Sperm-specific phospholipase C-zeta (PLCzeta) causes intracellular Ca(2+) oscillations and thereby egg activation and is accumulated into the formed pronucleus (PN) when expressed in mouse eggs by injection of cRNA encoding PLCzeta, which consists of four EF-hand domains (EF1-EF4) in the N terminus, X and Y catalytic domains, and C-terminal C2 domain. Those activities were analyzed by expressing PLCzeta mutants tagged with fluorescent protein Venus by injection of cRNA into unfertilized eggs or 1-cell embryos after fertilization. Nuclear localization signal (NLS) existed at 374-381 in the X/Y linker region. Nuclear translocation was lost by replacement of Arg(376), Lys(377), Arg(378), Lys(379), or Lys(381) with glutamate, whereas Ca(2+) oscillations were conserved. Nuclear targeting was also absent for point mutation of Lys(299) and/or Lys(301) in the C terminus of X domain, or Trp(13), Phe(14), or Val(18) in the N terminus of EF1. Ca(2+) oscillation-inducing activity was lost by the former mutation and was remarkably inhibited by the latter. A short sequence 374-383 fused with Venus showed active translocation into the nucleus of COS-7 cells, but 296-309 or 1-19 did not. Despite the presence of these special regions, both activities were deprived by deletion of not only EF1 but also EF2-4 or C2 domain. Thus, PLCzeta is driven into the nucleus primarily by the aid of NLS and putative regulatory sites, but coordinated three-dimensional structure, possibly formed by a folding in the X/Y linker and close EF/C2 contact as in PLCdelta1, seems to be required not only for enzymatic activity but also for nuclear translocation ability.
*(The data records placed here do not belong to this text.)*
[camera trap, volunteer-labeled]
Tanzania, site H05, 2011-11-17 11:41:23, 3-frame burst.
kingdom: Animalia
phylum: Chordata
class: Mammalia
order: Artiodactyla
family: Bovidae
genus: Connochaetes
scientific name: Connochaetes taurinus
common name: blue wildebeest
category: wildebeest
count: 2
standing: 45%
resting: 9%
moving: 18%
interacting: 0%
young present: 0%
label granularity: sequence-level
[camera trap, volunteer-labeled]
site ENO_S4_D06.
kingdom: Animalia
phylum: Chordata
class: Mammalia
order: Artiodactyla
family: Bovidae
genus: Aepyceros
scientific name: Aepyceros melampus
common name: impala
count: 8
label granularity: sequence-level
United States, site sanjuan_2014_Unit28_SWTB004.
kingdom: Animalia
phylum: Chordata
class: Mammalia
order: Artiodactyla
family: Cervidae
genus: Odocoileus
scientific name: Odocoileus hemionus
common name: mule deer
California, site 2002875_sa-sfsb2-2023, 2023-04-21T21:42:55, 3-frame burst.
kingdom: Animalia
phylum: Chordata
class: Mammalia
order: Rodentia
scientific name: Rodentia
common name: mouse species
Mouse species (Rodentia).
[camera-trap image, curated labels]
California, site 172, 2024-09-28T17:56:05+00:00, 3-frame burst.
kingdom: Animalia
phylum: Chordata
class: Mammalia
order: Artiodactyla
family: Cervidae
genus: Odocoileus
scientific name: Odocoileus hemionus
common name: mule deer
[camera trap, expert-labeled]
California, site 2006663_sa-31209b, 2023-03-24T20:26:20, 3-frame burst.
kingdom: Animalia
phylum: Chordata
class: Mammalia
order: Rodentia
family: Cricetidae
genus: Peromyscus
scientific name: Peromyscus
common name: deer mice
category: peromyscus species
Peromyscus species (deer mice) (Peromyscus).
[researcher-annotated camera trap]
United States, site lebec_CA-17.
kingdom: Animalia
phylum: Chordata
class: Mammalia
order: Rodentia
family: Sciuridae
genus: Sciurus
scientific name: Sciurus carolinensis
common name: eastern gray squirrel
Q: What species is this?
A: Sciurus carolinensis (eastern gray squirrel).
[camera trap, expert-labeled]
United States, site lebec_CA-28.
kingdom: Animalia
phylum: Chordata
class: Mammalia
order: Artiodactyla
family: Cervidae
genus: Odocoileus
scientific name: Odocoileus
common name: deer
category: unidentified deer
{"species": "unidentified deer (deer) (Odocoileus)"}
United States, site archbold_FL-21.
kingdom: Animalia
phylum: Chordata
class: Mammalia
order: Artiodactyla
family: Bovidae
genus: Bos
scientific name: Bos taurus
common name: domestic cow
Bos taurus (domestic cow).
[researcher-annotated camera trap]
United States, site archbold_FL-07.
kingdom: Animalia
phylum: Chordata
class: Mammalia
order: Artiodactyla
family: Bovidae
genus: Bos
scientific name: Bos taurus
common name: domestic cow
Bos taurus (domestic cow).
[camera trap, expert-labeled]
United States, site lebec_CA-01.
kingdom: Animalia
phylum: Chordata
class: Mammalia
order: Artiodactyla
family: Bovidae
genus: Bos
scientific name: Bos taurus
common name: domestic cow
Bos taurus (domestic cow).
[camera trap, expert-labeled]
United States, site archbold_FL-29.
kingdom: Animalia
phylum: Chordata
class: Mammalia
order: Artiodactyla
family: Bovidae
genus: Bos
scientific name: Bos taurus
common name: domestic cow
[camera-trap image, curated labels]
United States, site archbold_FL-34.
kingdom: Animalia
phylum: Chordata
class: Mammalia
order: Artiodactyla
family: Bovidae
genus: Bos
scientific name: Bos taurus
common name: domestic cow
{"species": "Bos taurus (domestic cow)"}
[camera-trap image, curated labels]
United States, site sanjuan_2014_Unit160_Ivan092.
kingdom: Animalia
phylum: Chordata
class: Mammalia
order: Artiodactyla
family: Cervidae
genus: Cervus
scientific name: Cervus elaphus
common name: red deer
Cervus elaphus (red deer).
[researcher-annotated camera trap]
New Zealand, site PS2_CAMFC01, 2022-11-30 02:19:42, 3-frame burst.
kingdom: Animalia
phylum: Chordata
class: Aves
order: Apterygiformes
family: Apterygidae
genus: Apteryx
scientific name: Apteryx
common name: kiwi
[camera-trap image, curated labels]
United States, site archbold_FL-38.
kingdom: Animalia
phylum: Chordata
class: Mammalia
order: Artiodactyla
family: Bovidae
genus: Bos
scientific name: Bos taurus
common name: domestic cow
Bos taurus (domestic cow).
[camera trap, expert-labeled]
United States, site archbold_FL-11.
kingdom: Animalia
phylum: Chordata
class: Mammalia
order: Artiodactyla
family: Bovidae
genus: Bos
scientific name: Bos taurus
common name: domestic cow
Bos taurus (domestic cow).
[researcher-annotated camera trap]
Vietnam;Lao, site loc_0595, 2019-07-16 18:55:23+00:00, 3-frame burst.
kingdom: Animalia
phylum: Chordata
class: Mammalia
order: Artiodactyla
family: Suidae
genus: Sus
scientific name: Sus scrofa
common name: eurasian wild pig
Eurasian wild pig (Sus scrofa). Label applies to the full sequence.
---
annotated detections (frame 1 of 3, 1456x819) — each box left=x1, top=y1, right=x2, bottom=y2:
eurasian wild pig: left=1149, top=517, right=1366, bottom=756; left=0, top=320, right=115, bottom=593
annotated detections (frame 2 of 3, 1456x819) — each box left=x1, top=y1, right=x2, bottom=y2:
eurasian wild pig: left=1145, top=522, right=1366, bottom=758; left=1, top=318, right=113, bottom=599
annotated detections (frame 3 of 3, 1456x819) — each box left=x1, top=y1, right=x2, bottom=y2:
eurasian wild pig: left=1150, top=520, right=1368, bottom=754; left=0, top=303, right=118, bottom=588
精子特异性磷脂酶C-ζ(PLCζ)可引起细胞内钙离子振荡,从而激活卵子。当通过注射编码PLCζ的cRNA在小鼠卵子中表达时,它会积累到形成的原核(PN)中。PLCζ由N端的四个EF手型结构域(EF1-EF4)、X和Y催化结构域以及C端的C2结构域组成。通过将荧光蛋白Venus标记的PLCζ突变体cRNA注射到未受精卵或受精后的1细胞胚胎中,分析这些活性。核定位信号(NLS)存在于X/Y连接区的374-381位。用谷氨酸替代Arg(376)、Lys(377)、Arg(378)、Lys(379)或Lys(381)会导致核转位丧失,而钙离子振荡得以保留。X结构域C端的Lys(299)和/或Lys(301),或EF1 N端的Trp(13)、Phe(14)或Val(18)发生点突变也会导致核靶向缺失。前一种突变会导致钙离子振荡诱导活性丧失,而后一种突变则会显著抑制该活性。与Venus融合的短序列374-383显示出向COS-7细胞核的活性转位,但296-309或1-19则不会。尽管存在这些特殊区域,但不仅删除EF1,而且删除EF2-4或C2结构域都会使两种活性丧失。因此,PLCζ主要借助NLS和假定的调控位点进入细胞核,但可能由X/Y连接区的折叠以及如PLCδ1中EF/C2紧密接触形成的协调三维结构,似乎不仅是酶活性所必需的,也是核转位能力所必需的。